§ **Text segment**:
....

Although not particularly restricted, in one example, a skin material comprises a fiber-reinforced thermoplastic resin, it constitutes a surface layer of the structure in the finally molded form and plays a role in the strength of the structure together with a core material and, because it dominates the rigidity of the structure as a part of the surface layer, it is preferred to have a high stiffness (flexural stiffness or the like) with respect to a desired direction. For that purpose, it is preferred that the reinforcing fibers of the skin material comprise continuous fibers.
Further, as the skin material, a skin material in which reinforcing fibers are aligned in one direction and impregnated with a thermoplastic resin can be used. By using such a skin material, even if it is a relatively large-sized and large-area composite molded article, the skin material can be easily arranged at a predetermined position. Further, in this case, as the skin material, it is also possible to employ a form of a plate-like skin material laminated or knitted with a tape-like base material in which reinforcing fibers are aligned in one direction and impregnated with a thermoplastic resin. By employing such a form, even in a relatively large-sized and large-area structure, it is possible to easily arrange the skin material at a predetermined position as well as to easily impart desired mechanical properties to the skin material.
In addition, as a skin material, it is possible to employ a form containing a reinforcing fiber woven fabric. By employing such a form, it is also possible to impart a desirable design property to the surface of the composite molded article. Further, by containing the reinforcing fiber woven fabric, because it becomes also possible to further improve the mechanical properties of the skin material itself constituting the surface layer of the composite molded article, it is possible to improve the mechanical properties as a whole of the structure.
The method of producing the skin material comprising a thermoplastic resin reinforced by continuous fibers aligned in one direction, used herein, is not particularly restricted and, for example, a pultrusion method of putting continuous fibers in an impregnation die filled with a molten resin and pulling the fibers out of a slit die, a powder impregnation method of sprinkling a thermoplastic resin powder onto a continuous fiber bundle and melt-pressing it, a method of arranging fibers mixed spun with continuous reinforcing fibers and thermoplastic fibers in a plate form and hot pressing it, a method of pressing resin films to upper and lower sides of continuous fibers aligned in one direction and impregnating the resin and the like can be exemplified. Among these manufacturing methods, the pultrusion method of putting continuous fibers in an impregnation die filled with a molten resin and pulling the fibers out of a slit die is preferred because the impregnation property of the molten resin into the continuous fibers is good, and the strength, the stiffness, further, the properties after tests of heat aging resistance and hot water resistance of a composite molded article become high.
(B) Ethylene-Based Copolymer Containing an Epoxy Group and/or a Glycidyl Group:
The epoxy group- and/or glycidyl group-containing ethylene-based copolymer (B) is a copolymer, for example, containing a monomer unit derived from ethylene and a monomer unit derived from glycidyl methacrylate.

....

§ **Your tasks**:
a. Answer these questions from the skin material passage, one line each, marked as they are:
(i) What should the reinforcing fibers of the skin material comprise for high stiffness?
(ii) What can a skin material containing a reinforcing fiber woven fabric impart to the surface of the composite molded article?
(iii) Besides ethylene, which compound gives a monomer unit in the example of copolymer (B)?
b. Please decide whether each statement agrees with the skin material passage. Answer yes or no, and quote the deciding words.
(i) Of the production methods listed, the powder impregnation method is the preferred one.
(ii) A skin material with fibers aligned in one direction can be placed easily at a predetermined position even in a large-area article.
(iii) The skin material forms the core of the structure.
c. Summarize the skin material passage in three sentences.
The listing is separate material, unrelated to the skin material passage.

§ **Input data**:
....

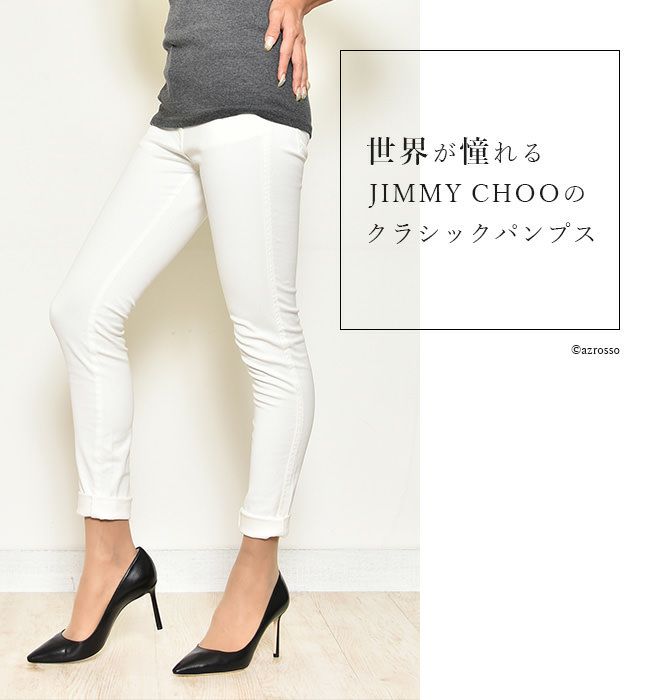 ROMY ロミー ヒール8.5cm パンプス 通販｜ジミーチュウ JIMMY CHOO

....

§ **Responses by item number**:
a.
(i) Continuous fibers.
(ii) A desirable design property.
(iii) Glycidyl methacrylate.

b.
(i) No: "Among these manufacturing methods, the pultrusion method of putting continuous fibers in an impregnation die filled with a molten resin and pulling the fibers out of a slit die is preferred"
(ii) Yes: "even if it is a relatively large-sized and large-area composite molded article, the skin material can be easily arranged at a predetermined position"
(iii) No: "it constitutes a surface layer of the structure in the finally molded form"

c. The skin material forms the surface layer of the structure and preferably contains continuous reinforcing fibers for high stiffness. It may use reinforcing fibers aligned in one direction and impregnated with a thermoplastic resin, or it may contain a reinforcing fiber woven fabric. Pultrusion is the preferred way to produce the unidirectional skin material, and copolymer (B) is an ethylene-based copolymer containing an epoxy group and/or a glycidyl group, with units from ethylene and glycidyl methacrylate as one example.